_Page_:
#####
Remove Duplicate Messages

Summary: Removes duplicate e-mail messages from a mailbox.
Requires: EagleFiler 1.6.6
Install Location: ~/Library/Scripts/Applications/EagleFiler/
Last Modified: 2022-08-11

Description

This script scans the selected mailboxes in the records list or the source list. (Prior to EagleFiler 1.7, the mailboxes must be selected in the records list; with 1.7 or later, the script will use whichever list has focus.) If a mailbox contains duplicate copies of the same e-mail message, the script creates a new mailbox with the duplicate e-mails removed. (If your duplicates are spread across multiple mailboxes or are stored in .eml files, you should first merge them.) It then moves the original mailbox to the trash. This script has the following limitations:

Mailboxes of a few MB will be processed very quickly. For large mailboxes, the script may take a long time to run. It does not report on the progress while it’s running. If you are wondering whether the script is still doing anything, you can watch the “formail” process in Activity Monitor. To help determine what performance you should expect, here are some processing times from a 2012 Retina MacBook Pro:

Installation Instructions · Download in Compiled Format · Download in Text Format

Script

tell application "EagleFiler"
    
try -- requires EagleFiler 1.7
        
set _records to current records of browser window 1
    
on error
        
set _records to selected records of browser window 1
    
end try
    
set _mailboxes to {}
    
repeat with _record in _records
        
if my isMailboxRecord(_record) then
            
copy _record to end of _mailboxes
            
my removeDuplicatesFromMailboxRecord(_record)
        
else
            
my showAlert("Skipping File", "Skipping “" & _record's filename & "” because it is not a mailbox.")
        
end if
    
end repeat
    
if _mailboxes is {} then
        
my showAlert("You did not select any mailboxes.", "Please click on Records or a folder in the source list (at the left) and then select one or more mailboxes in the records list (at the top-right).")
    
end if
end tell

on isMailboxRecord(_record)
    
tell application "EagleFiler"
        
if _record's universal type identifier is "com.c-command.mail.mbox" then return true
        
return false
    
end tell
end isMailboxRecord

on removeDuplicatesFromMailboxRecord(_record)
    
tell application "EagleFiler"
#####
_What to work on_:
• A. Write out the part of the EagleFiler duplicate-removal page starting with "if _mailboxes is" and going on through "on isMailboxRecord(_record)".
• B. List the labeled fields that appear on the EagleFiler duplicate-removal page before the Description heading.
• C. Carry on the AppleScript on the EagleFiler duplicate-removal page, starting right after its last line.
#####
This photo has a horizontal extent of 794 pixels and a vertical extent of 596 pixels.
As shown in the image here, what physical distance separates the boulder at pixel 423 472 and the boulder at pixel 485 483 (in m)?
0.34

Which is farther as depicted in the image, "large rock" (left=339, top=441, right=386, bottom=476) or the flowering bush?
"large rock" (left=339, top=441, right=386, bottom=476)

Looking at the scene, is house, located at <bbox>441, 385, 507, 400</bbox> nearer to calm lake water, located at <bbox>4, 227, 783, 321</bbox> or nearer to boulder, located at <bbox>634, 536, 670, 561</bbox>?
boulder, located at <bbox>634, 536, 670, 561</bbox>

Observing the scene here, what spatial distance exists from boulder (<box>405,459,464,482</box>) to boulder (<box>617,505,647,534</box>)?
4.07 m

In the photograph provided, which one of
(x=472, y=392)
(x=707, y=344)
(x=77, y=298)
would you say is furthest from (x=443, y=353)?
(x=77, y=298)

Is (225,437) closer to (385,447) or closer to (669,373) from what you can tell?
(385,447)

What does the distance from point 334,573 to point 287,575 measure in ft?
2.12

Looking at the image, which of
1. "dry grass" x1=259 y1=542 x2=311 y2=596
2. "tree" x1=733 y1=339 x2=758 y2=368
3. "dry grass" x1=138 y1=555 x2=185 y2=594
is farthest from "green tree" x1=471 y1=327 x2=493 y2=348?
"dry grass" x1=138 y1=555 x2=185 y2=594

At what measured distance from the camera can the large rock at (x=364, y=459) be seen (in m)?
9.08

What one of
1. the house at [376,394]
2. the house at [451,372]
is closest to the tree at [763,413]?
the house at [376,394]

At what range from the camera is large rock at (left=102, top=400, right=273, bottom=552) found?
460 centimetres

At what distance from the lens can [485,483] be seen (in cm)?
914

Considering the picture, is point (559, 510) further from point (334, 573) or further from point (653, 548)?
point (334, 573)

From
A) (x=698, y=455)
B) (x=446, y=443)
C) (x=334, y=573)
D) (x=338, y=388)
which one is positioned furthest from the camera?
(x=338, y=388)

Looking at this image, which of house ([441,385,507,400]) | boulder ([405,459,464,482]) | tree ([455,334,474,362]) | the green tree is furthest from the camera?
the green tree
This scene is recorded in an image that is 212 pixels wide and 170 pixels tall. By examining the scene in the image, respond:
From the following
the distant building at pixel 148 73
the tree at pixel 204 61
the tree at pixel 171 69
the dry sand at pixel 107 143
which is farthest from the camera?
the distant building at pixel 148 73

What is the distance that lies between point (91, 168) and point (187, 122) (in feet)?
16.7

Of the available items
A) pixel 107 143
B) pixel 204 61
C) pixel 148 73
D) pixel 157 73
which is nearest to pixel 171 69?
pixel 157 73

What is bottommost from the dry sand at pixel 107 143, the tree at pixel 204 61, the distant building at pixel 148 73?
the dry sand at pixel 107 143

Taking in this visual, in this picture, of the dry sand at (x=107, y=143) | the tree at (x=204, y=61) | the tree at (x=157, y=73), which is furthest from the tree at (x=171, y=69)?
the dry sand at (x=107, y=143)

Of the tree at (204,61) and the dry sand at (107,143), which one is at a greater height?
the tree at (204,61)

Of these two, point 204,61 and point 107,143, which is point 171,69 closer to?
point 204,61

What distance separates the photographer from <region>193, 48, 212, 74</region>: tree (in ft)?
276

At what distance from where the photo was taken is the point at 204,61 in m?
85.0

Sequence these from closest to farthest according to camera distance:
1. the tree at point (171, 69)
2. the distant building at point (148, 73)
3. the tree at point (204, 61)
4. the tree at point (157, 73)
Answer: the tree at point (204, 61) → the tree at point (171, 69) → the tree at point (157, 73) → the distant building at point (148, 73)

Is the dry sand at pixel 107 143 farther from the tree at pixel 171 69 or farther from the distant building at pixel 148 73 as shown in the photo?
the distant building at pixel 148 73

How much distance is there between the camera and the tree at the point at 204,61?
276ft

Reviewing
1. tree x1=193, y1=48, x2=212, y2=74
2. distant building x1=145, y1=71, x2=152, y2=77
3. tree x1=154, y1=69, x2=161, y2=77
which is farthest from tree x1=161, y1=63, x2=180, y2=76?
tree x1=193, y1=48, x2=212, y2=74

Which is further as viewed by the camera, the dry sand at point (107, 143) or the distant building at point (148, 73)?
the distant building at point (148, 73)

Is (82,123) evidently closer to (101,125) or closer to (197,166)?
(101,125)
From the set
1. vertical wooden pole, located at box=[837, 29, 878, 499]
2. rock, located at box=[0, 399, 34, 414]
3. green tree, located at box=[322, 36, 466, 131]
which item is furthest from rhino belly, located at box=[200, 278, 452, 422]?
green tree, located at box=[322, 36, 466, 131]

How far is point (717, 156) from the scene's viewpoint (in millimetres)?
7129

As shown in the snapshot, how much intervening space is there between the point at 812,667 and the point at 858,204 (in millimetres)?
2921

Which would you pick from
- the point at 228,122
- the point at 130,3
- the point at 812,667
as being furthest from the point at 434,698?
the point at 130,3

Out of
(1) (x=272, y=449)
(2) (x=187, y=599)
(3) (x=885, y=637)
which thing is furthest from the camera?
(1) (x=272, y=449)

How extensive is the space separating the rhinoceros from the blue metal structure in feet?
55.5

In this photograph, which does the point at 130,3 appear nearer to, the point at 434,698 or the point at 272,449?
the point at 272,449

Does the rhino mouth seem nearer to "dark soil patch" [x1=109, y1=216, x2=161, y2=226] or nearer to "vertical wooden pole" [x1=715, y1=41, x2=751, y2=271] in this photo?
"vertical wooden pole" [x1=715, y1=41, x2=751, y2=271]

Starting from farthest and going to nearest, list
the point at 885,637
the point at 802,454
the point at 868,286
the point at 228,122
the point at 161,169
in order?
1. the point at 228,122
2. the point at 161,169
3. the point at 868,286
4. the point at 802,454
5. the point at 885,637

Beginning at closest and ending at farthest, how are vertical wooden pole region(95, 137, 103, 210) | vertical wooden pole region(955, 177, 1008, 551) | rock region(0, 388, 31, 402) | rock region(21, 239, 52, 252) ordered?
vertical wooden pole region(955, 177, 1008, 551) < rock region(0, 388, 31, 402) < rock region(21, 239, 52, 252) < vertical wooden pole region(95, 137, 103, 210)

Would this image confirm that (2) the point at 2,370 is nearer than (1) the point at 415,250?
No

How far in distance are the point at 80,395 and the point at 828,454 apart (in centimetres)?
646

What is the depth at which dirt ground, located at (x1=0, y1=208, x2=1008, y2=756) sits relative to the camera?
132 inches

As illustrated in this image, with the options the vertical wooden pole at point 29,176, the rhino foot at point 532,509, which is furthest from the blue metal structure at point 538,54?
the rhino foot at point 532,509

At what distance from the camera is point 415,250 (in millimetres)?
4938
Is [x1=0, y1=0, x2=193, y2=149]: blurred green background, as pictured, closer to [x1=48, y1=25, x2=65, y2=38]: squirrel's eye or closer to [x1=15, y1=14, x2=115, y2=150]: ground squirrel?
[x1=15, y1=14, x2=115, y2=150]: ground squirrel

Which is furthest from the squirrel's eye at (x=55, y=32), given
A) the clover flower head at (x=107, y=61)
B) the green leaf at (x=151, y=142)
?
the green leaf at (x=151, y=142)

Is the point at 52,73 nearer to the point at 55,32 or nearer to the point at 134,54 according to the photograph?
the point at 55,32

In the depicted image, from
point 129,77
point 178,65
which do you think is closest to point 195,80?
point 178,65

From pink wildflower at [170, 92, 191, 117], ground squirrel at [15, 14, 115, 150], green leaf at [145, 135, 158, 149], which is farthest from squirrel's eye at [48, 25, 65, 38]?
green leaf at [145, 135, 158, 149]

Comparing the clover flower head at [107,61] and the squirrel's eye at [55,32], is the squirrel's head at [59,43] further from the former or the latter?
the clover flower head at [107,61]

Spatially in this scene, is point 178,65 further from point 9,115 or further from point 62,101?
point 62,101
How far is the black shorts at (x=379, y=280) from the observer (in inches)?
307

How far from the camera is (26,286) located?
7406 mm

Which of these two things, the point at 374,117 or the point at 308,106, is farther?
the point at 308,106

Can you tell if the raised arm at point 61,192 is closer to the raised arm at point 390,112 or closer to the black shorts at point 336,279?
#####
_Responses in order_:
• A.
if _mailboxes is {} then
        
my showAlert("You did not select any mailboxes.", "Please click on Records or a folder in the source list (at the left) and then select one or more mailboxes in the records list (at the top-right).")
    
end if
end tell

on isMailboxRecord(_record)

• B. Summary, Requires, Install Location, Last Modified

• C.
set _file to _record's file
        
set _path to _file's POSIX path
        
set _filename to _record's filename
        
set {_newPath, _count} to my removeDuplicatesFromPath(_path)
        
if _count is 0 then
            
my showAlert("No Duplicates Found", "There were no duplicate messages in “" & _filename & "”.")
            
return
        
end if
        
tell _record's library document
            
set {_newRecord} to import files {_newPath}
            
my copyMetadata(_record, _newRecord)
            
set container of _record to trash
            
set _newRecord's filename to _filename -- Wasn't possible to set it correctly earlier.
        
end tell
        
my showAlert("Duplicates Removed", "Removed " & _count & " duplicate messages from “" & _filename & "”.")
    
end tell
end removeDuplicatesFromMailboxRecord

on removeDuplicatesFromPath(_sourcePath)
    
set _tempFolder to my makeTemporaryFolder()
    
set _cachePath to _tempFolder & "/" & "idcache"
    
set _destPath to _tempFolder & "/" & "NewMailbox.mbox"
    
set _logPath to _tempFolder & "/" & "Log.log"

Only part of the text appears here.